What is required -
The line containing "Satava Faceted Paperweight" and every line after it, through the end of the records below, are to be reproduced exactly, with the pictures left out.

Dataset records:
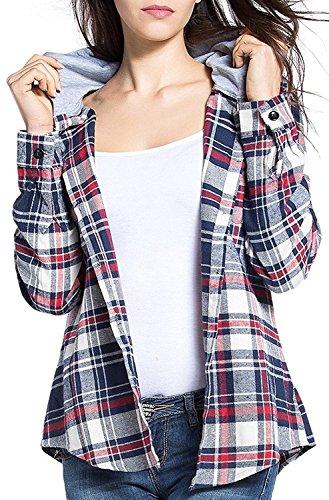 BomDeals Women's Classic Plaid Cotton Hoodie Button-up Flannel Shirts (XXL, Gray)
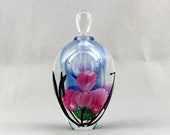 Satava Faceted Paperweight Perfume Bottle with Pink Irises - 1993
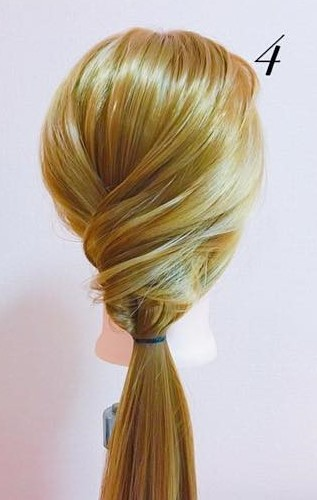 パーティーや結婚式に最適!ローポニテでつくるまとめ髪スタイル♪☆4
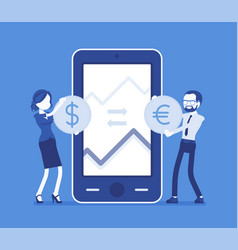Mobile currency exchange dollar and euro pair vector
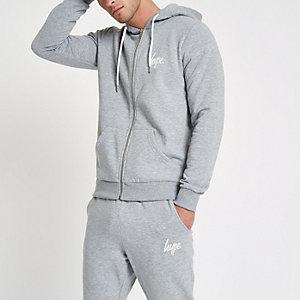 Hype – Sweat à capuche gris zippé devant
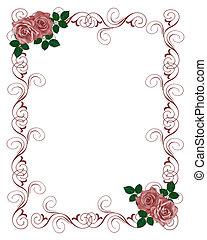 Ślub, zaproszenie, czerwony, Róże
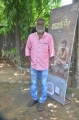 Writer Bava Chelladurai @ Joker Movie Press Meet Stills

Exercise response -
 Satava Faceted Paperweight Perfume Bottle with Pink Irises - 1993
 パーティーや結婚式に最適!ローポニテでつくるまとめ髪スタイル♪☆4
Mobile currency exchange dollar and euro pair vector
 Hype – Sweat à capuche gris zippé devant
 Ślub, zaproszenie, czerwony, Róże
 Writer Bava Chelladurai @ Joker Movie Press Meet Stills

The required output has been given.